§ Auftrag: Geben Sie aus dem Textauszug über Scham die Passage von „Doch heißt das“ bis „Geld zu knapp).“ wörtlich wieder.

Scham, zum Beispiel, wird seit jeher mit Erröten identifiziert. Das lässt sich physiologisch herleiten, und über die schaminduzierte Weitung der Blutgefäße haben Mediziner schon im 19. Jahrhundert gearbeitet. Heute weiß man zudem, dass das körpereigene Immunsystem Hormone aktiviert, die den Organismus schonen. Wer sich schämt, fühlt sich wie gelähmt, senkt den Blick, vermeidet den des anderen, wendet das Gesicht ab oder vergräbt es in den Händen. Mimik und Gestik der Scham haben eine lange Geschichte, die mitnichten auf den westlichen Kulturraum beschränkt ist.3

Schamreaktionen gibt es auch nicht nur bei und unter Menschen. Leguane etwa zeigen ein ähnliches Verhalten: Die Muskulatur erschlafft, der Körper signalisiert Demut. Die Aggressionsspirale wird unterbrochen, der Krieg ausgesetzt. Ebenso wie Furcht scheint sich auch Scham evolutionär tradiert zu haben, weil sie für das Überleben des Einzelnen und der Gattung wichtig waren.

Doch heißt das im gleichen Atemzug, dass Scham gleich Scham ist, dass alle Wirbeltiere einschließlich des Menschen sie gleich empfinden und dass sie als erlebbares Gefühl weder von räumlichen noch von zeitlichen oder sachlichen Kontextbedingungen beeinflusst wird? Empirisch-experimentell kann diese Frage nicht beantwortet werden, zumindest beim gegenwärtigen Stand der Forschung nicht. Die affektive Neurowissenschaft, die den Gefühlen auf der Spur ist, steckt noch in den Kinderschuhen. Da sie ihre Probanden vorzugsweise aus engen westlichen Herkunftsmilieus rekrutiert, liegen sozial- und kulturübergreifende Ergebnisse in weiter Ferne. Phylogenetische Untersuchungen bleiben ihr prinzipiell verschlossen, und für Langzeitstudien ist der Atem bislang zu kurz (und das Geld zu knapp).

Eine Beobachtung jedoch lässt schon jetzt aufmerken: Offenbar ist es eine Sache, Gefühle in bestimmten Gehirnregionen zu lokalisieren und zu messen, und eine andere, dieses Gefühl bewusst zu empfinden. Zum Erlebnis gehören Benennung und Bezeichnung. Erst der kognitive Akt der Zuschreibung hebt das, was physiologisch-neuronal wahrgenommen werden kann, in die subjektive Erfahrung. Gefühle, so die logische Konsequenz, sind immer auch sprachlich verfasst und somit an Kultur und Gesellschaft gebunden. Denn ebenso wie Sprache kein passives Abbild dessen liefert, was sie beschreibt, sondern das Beschriebene aktiv formt, projiziert und konstituiert, ist sie auch kein individuelles Unterfangen. Wörter und Begriffe dienen der intersubjektiven Verständigung und müssen deshalb mitteilbar sein. Die Mitteilung wiederum setzt einen gemeinsamen Bedeutungs- und Referenzrahmen voraus.

§ Gegebene Daten:

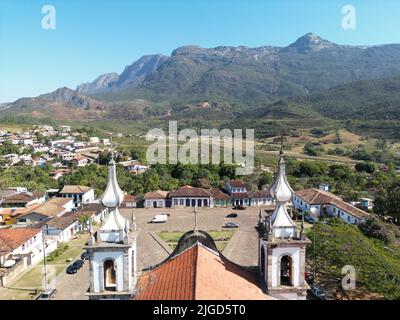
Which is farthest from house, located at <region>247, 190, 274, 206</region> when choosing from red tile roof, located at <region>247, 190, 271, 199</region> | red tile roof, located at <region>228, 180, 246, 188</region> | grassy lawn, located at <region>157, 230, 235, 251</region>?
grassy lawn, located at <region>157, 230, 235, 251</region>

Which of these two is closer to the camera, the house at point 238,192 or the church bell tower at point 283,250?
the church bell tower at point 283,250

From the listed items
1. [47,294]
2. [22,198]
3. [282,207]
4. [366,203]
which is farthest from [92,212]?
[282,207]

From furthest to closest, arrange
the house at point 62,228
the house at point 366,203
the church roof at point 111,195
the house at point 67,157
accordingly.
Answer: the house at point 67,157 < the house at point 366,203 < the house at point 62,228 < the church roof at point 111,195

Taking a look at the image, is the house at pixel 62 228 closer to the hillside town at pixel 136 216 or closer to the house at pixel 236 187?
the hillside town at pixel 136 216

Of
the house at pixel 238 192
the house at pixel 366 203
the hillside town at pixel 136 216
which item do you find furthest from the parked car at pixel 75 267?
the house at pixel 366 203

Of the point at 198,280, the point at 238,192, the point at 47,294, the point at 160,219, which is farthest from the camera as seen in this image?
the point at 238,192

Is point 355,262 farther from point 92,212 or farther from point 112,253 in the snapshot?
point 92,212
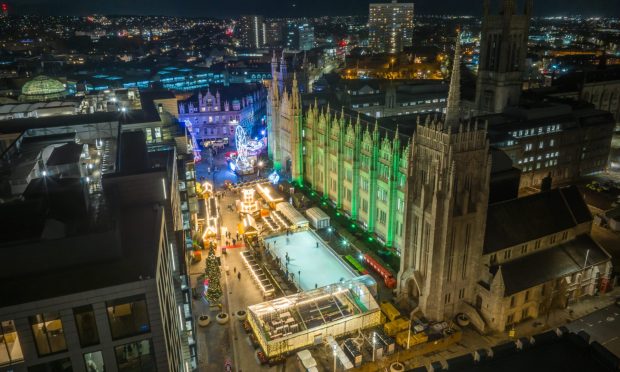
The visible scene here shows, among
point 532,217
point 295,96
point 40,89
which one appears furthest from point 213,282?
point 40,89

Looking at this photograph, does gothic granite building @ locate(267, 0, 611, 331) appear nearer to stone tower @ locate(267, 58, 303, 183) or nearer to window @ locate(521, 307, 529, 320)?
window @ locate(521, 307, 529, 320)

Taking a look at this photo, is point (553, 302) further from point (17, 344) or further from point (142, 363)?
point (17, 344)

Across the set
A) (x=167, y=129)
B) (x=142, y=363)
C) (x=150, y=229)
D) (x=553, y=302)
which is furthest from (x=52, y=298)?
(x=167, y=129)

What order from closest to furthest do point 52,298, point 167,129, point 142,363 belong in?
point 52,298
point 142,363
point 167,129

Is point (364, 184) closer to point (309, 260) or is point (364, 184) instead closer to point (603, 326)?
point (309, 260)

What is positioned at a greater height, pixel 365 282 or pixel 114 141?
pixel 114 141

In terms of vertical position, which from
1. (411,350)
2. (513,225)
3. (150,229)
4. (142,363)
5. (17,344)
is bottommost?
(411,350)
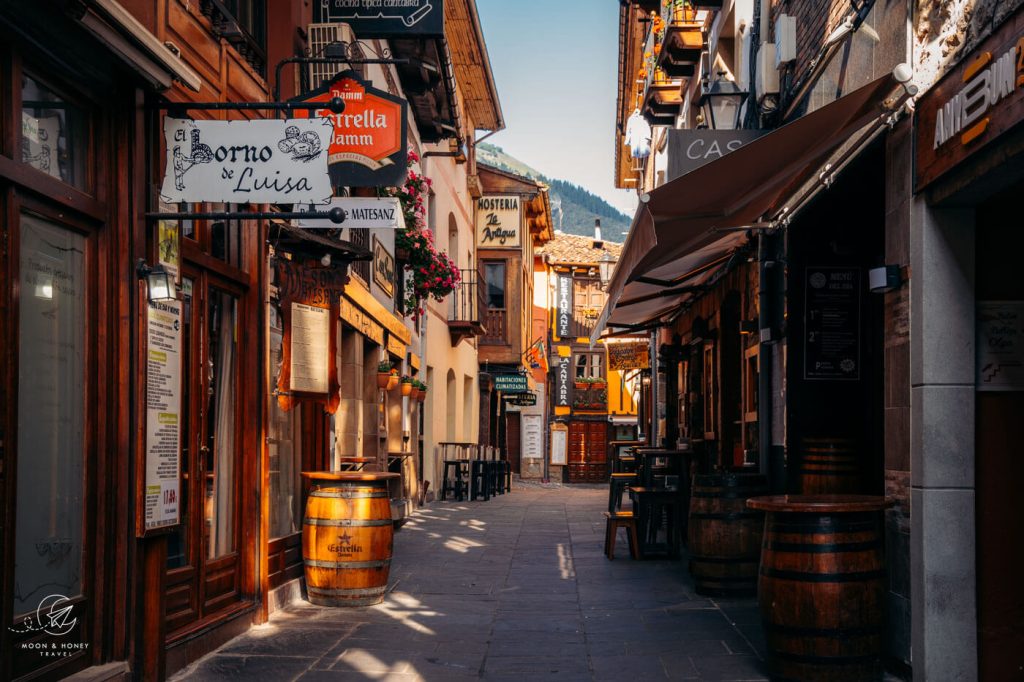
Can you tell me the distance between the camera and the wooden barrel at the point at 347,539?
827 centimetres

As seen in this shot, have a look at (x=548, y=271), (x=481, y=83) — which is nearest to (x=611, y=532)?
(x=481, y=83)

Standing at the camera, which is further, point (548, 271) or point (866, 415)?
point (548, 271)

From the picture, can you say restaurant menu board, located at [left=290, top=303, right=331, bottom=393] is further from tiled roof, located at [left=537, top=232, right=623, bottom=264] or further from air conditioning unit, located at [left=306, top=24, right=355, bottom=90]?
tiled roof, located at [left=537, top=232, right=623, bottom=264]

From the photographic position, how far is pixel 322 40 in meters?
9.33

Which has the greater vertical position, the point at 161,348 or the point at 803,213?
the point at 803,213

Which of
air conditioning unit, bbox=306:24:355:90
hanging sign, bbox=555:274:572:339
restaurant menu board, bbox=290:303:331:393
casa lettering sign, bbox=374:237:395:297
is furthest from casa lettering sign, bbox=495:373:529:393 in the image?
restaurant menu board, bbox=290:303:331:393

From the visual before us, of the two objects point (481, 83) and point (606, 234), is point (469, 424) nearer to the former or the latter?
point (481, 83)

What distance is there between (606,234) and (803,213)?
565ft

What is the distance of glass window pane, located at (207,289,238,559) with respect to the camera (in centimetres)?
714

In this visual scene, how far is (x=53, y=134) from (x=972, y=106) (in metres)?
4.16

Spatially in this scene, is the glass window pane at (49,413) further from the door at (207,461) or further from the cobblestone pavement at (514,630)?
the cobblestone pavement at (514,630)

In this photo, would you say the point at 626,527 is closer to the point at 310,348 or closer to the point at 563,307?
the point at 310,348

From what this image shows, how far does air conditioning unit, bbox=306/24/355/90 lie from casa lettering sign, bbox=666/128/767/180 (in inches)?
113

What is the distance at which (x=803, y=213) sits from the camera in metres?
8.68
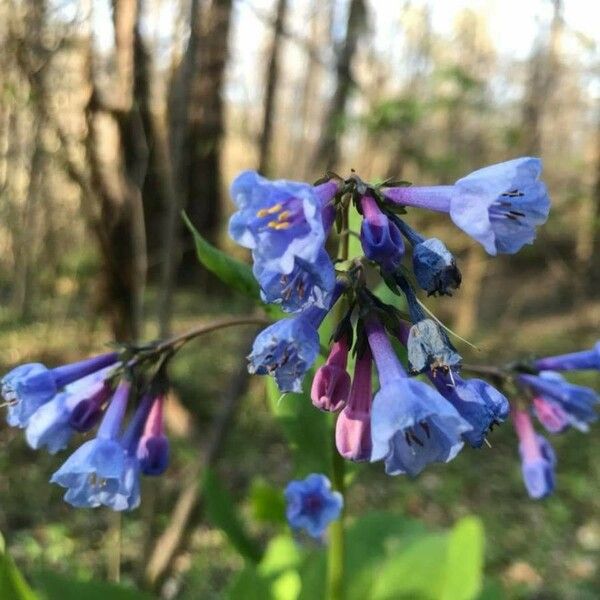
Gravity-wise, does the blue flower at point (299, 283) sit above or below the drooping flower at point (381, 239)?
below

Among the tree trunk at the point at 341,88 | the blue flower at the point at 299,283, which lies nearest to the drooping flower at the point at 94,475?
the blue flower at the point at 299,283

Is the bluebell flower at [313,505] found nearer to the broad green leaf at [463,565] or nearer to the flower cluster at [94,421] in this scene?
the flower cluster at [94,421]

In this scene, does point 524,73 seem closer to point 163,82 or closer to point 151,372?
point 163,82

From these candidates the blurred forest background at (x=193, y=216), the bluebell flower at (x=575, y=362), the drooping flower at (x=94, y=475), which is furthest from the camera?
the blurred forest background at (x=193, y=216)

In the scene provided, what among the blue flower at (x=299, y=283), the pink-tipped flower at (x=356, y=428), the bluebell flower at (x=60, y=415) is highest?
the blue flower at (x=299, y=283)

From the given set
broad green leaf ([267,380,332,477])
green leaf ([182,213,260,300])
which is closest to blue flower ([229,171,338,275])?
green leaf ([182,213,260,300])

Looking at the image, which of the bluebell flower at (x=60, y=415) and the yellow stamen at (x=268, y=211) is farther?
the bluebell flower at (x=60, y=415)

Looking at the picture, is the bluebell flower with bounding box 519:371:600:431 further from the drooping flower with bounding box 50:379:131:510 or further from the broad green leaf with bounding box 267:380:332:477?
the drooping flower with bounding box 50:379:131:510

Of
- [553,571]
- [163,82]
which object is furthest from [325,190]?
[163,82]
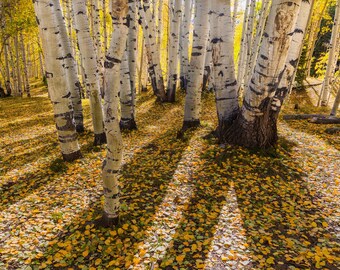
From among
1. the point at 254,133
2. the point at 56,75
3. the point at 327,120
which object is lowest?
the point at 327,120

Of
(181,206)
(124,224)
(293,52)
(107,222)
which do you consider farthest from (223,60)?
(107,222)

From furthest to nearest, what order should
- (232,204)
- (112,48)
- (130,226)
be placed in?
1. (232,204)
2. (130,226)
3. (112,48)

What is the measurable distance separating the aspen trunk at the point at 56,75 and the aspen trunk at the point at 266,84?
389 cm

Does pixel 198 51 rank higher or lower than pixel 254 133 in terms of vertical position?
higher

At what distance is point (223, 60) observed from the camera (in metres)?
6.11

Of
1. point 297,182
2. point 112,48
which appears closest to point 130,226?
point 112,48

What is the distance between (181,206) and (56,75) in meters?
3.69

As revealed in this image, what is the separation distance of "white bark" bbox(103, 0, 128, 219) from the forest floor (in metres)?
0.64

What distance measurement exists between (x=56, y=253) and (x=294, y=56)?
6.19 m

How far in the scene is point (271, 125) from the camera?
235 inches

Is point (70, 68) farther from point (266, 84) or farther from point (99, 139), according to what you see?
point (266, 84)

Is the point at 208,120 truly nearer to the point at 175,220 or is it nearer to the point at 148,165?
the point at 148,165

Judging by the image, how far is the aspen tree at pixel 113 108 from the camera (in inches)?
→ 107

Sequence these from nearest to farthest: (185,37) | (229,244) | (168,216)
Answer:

§ Ergebnis:
Doch heißt das im gleichen Atemzug, dass Scham gleich Scham ist, dass alle Wirbeltiere einschließlich des Menschen sie gleich empfinden und dass sie als erlebbares Gefühl weder von räumlichen noch von zeitlichen oder sachlichen Kontextbedingungen beeinflusst wird? Empirisch-experimentell kann diese Frage nicht beantwortet werden, zumindest beim gegenwärtigen Stand der Forschung nicht. Die affektive Neurowissenschaft, die den Gefühlen auf der Spur ist, steckt noch in den Kinderschuhen. Da sie ihre Probanden vorzugsweise aus engen westlichen Herkunftsmilieus rekrutiert, liegen sozial- und kulturübergreifende Ergebnisse in weiter Ferne. Phylogenetische Untersuchungen bleiben ihr prinzipiell verschlossen, und für Langzeitstudien ist der Atem bislang zu kurz (und das Geld zu knapp).